> _Consigne_
Relevez, s'il vous plaît, tous les vêtements et couvre-chefs que le texte sur Venise attribue aux gondoliers.

> _Extrait du document_
--
Venise a moins de couleur locale qu’on ne voudrait. Les personnes surtout ont perdu ce qu’il en reste aux choses. Les gondoles sont demeurées telles qu’au XVe siècle, mais les gondoliers doivent avoir changé. Ils sont de la dernière platitude. En chapeau ou en casquette, en chemise, en blouse ou en veste, ils ressemblent aux hommes de peine de tous pays, et les marins de Gênes ou de Marseille ont certainement plus de caractère. Hormis chez quelques porteuses d’eau du Tyrol, en petit chapeau d’homme, et chez quelques paysannes de Chioggia, leur mantelet blanc sur la tête, on ne voit pas trace de costume national, et grâce à l’Algérie, on rencontre plus de Levantins sous les galeries de la rue de Rivoli que sous celles des Procuraties. Heureusement les Vénitiennes ont conservé la bonne habitude de montrer leurs cheveux, et cette coiffure naturelle et soignée, qu’elles portent en plein air, leur donne une véritable distinction. Je n’ai pas besoin de dire que les cheveux noirs, le teint brun, les traits accentués du type méridional sont plus rares à Venise que la fraîcheur, l’embonpoint, la beauté douce et reposée, la chevelure riche et blonde des femmes de l’école du Véronèse et de Titien. Avec un peu de costume, la population de Venise en deviendrait un des plus beaux ornemens. Je le remarque parce que les belles campagnes lombardes ne paraissent pas la patrie d’une race d’élite, dont la nature physique ou le costume traditionnel offre d’heureux modèles aux arts du dessin. Les villages, sous ce rapport, sont assez tristes à traverser, et font comprendre pourquoi Léopold Robert a pris ses sujets dans le midi de l’Italie.
--
> _Données enregistrées_
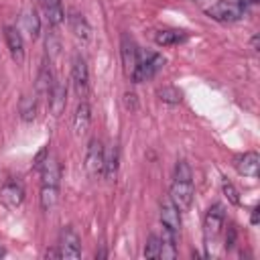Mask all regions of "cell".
--
> _Résultat obtenu_
chapeau, casquette, chemise, blouse, veste